Lead encephalopathy is usually associated with BLLs higher than 100 μg/dL; but, there are few reports of encephalopathy with levels even lower than 70 μg/dL [11]. The minimum BLL in our study was 50 μg/dL and encephalopathy due to such low BLL might be due to the chronic nature of the toxicity. Lead encephalopathy can be seen even as low as 38 μg/dL in chronic cases suggesting demyelination process of lead toxicity [1]. This might be in accordance with previous study of Bouldin et al. indicating cumulative brain lead exposure and the best predictor of the prevalence of demyelination [12].
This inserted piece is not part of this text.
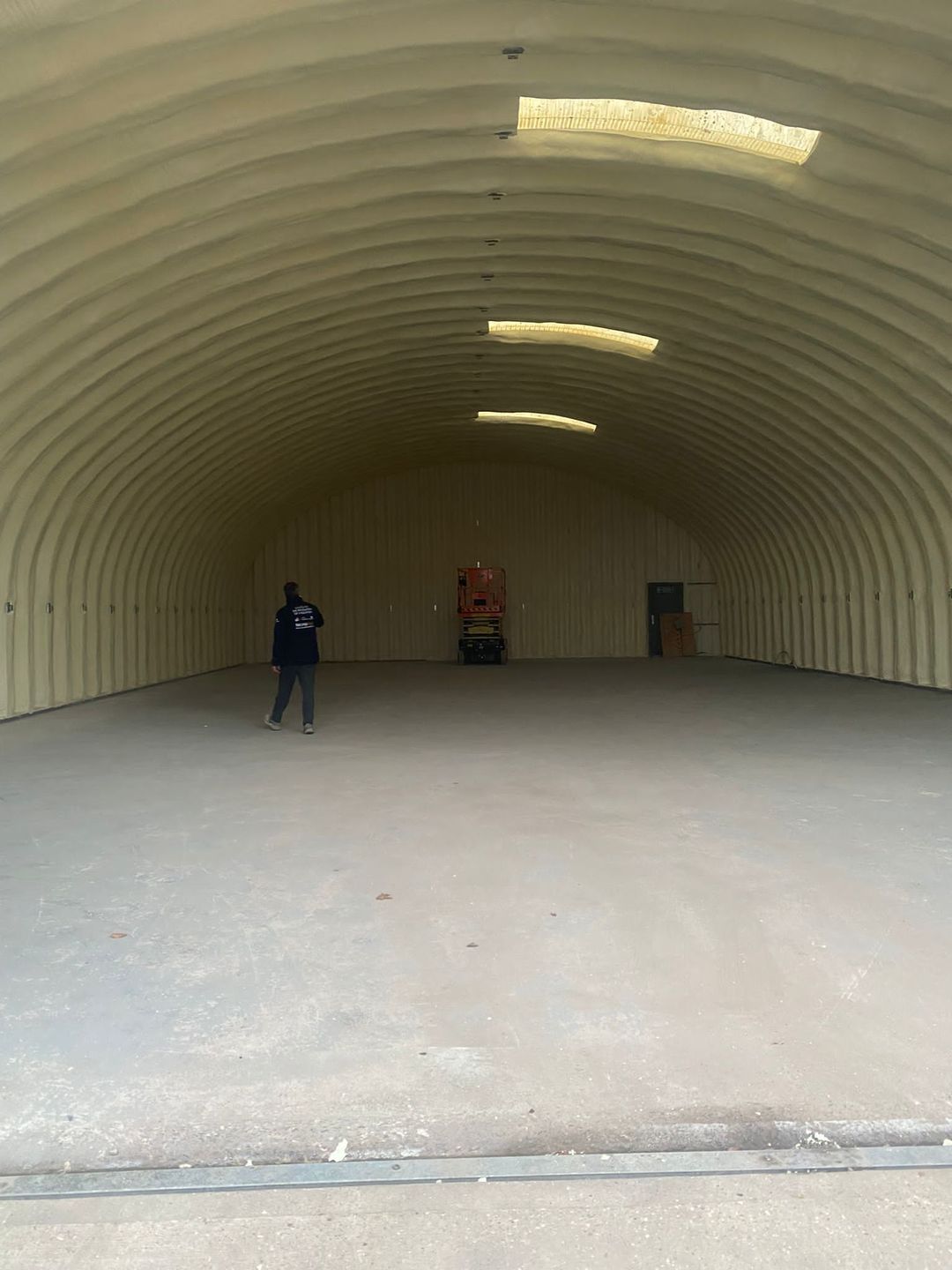 Inside an arched Nissen hut: the whole curved underside sprayed in a continuous cream closed-cell layer, rooflights left clear, a scissor lift at the far end.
Bilateral symmetric involvement of the thalami and lentiform nuclei were reported in two patients with abnormal signal in external capsule and subcortical white matter in one patient [13]. Bilateral thalamic and T2-weighted high signal areas in the basal ganglia, posterior thalamus, pons, insula, and periventricular white matter have also been reported [11, 14]. In our patients, bilateral symmetric involvement of occipital, parietal and to a less extent, frontal and temporal lobes were observed. Gray matter, gray-white matter junction, and subcortical white matter were also affected.
Our patients' imaging results are similar to regular findings in posterior reversible encephalopathy syndrome (PRES) which is an acute neurotoxic state characterized by temporary neurological symptoms including acute headache, altered mental status, visual loss, and coma. PRES is mainly due to hypertension but other conditions including immunosuppression therapy, hypercalcemia, and chronic renal/hepatic failure can also lead to it. It is suggested that PRES is associated with endothelial damage and blood brain barrier (BBB) disruption [15].
Interestingly, organic lead is able to cross blood-brain barrier, accumulate in the brain tissue, and mimic or mobilize calcium ions. Lead can enter the brain not only by passive transport but also as the consequence of changed BBB permeability. “Leaky microvessels” following endothelial dysfunction in lead excitotoxicity and PRES have the same MRI findings [16].
The data obtained in the study, although limited by the number of patients, is interesting because the patients' encephalopathy improved after discontinuation of the contaminated opium. Response to treatment ruled out other opioid-related complications such as “chasing the dragon” or hypoxic encephalopathy in our patients.